Requisitos do problema:
Liste todas as circunferências corporais que o texto sobre a pesquisa com o baru na UFMT inclui na coleta de dados.

Trecho para leitura:

• • • • •

UFMT estuda relação entre baru e problemas cardiovasculares

Um projeto sobre o Baru, um tipo de amêndoa com gosto de amendoim, está sendo desenvolvido por pesquisadores da UFMT.

A pesquisa, coordenada pelas professoras Sílvia Regina de Lima Reis e Carmen Lucia Bassi Branco, tem como público alvo pessoas com algum problema cardiovascular.

O projeto foi aprovado pelo Comitê de Ética em Pesquisa do HUJM, e consiste na intervenção nutricional com o alimento que é típico do cerrado.

Podem participar da pesquisa indivíduos de ambos os sexos com idade entre 20 e 59 anos, que apresentarem pelo menos um dos seguintes fatores de risco cardiovascular: excesso de peso, hipertensão arterial, colesterol, LDL e triglicerídeos elevados ou diabetes, que não apresentem alergia a nozes.

Faz parte da metodologia do trabalho, a coleta de dados como: peso, altura para cálculo do índice de massa corporal (IMC); circunferência de cintura e circunferência abdominal; circunferência de quadril; circunferência do pescoço; circunferência de braço; amostra de sangue; bioimpedância para avaliar a composição corporal; células da mucosa oral para avaliar dano no DNA; questionário de dados sociodemográficos e exposição a mutágenos; e avaliação do consumo alimentar.

Todos esses dados vão ser coletados em 3 momentos: antes do início da intervenção com o alimento antioxidante, após 30 dias de consumo do alimento e ao término de 60 dias de consumo do alimento antioxidante. Cada voluntário recebe da pesquisadora porções individualizadas do alimento antioxidante para consumir por 60 dias.

O título do trabalho é: Efeito da intervenção nutricional com alimento antioxidante sobre o dano no DNA em células de indivíduos com risco de doenças cardiovasculares.

• • • • •

Dados do exercício:
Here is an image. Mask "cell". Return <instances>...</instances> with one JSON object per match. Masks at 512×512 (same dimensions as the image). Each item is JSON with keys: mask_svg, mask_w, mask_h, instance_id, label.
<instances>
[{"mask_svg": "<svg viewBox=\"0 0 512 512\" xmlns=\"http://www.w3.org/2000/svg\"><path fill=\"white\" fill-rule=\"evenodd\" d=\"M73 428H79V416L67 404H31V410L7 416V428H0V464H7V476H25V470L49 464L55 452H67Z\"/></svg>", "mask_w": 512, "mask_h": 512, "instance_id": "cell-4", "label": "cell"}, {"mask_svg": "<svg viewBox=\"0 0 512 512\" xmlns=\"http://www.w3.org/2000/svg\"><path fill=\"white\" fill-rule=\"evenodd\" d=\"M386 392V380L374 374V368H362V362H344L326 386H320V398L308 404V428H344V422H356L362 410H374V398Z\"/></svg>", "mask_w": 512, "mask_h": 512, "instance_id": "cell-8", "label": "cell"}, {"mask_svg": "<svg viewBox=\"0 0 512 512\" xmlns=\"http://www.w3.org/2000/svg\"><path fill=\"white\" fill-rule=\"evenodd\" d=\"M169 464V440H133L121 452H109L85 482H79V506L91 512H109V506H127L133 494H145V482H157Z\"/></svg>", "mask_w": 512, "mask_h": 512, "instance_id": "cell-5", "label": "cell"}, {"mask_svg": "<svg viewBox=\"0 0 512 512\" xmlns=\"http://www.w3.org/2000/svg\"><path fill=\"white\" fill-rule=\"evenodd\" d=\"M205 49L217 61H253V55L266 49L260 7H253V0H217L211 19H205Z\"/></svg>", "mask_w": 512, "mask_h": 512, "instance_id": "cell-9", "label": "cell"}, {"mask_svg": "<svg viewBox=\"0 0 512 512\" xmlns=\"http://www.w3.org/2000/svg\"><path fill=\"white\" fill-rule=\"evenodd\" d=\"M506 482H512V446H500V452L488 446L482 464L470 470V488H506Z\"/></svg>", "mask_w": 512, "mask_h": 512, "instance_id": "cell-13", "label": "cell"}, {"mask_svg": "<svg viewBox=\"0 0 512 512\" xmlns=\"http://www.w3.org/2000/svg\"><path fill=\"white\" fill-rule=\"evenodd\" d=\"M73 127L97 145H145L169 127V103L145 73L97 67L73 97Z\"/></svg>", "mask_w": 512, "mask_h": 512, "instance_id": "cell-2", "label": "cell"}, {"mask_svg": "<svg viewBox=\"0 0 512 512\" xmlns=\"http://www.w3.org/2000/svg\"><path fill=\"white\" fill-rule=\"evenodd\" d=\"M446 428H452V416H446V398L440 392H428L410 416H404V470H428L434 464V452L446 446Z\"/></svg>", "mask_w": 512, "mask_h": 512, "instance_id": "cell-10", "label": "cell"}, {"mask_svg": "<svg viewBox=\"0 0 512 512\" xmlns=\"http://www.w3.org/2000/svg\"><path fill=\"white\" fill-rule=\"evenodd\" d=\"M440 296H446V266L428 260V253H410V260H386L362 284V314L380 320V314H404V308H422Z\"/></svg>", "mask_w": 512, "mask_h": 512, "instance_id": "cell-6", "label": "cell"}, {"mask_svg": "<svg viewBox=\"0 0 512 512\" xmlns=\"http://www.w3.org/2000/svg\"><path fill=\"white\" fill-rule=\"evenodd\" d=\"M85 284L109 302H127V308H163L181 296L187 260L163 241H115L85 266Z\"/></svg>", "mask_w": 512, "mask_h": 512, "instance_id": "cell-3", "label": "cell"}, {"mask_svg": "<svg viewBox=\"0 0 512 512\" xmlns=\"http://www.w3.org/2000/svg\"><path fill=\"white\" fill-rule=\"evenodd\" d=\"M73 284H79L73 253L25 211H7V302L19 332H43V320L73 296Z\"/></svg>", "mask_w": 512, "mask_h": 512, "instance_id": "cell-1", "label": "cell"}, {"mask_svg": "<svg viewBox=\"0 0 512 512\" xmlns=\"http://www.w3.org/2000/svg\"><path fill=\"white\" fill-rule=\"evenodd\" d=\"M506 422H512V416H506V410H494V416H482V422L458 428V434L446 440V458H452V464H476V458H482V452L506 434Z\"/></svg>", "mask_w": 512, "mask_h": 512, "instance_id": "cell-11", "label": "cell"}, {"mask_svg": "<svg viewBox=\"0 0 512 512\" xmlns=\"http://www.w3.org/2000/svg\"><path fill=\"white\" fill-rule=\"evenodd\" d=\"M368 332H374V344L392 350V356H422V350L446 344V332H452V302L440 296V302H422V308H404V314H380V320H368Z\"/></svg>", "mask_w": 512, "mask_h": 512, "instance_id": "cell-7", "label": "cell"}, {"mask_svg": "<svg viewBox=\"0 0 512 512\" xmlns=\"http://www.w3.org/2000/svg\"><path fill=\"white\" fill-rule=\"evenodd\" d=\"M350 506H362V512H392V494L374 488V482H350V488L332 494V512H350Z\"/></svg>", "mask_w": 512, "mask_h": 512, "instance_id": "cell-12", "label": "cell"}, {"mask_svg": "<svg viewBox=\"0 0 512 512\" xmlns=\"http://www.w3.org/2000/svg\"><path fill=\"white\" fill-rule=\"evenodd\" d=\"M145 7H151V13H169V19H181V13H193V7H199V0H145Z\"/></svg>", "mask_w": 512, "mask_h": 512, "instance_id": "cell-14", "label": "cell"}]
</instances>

• • • • •

Exercício resolvido:
- circunferência de cintura
- circunferência abdominal
- circunferência de quadril
- circunferência do pescoço
- circunferência de braço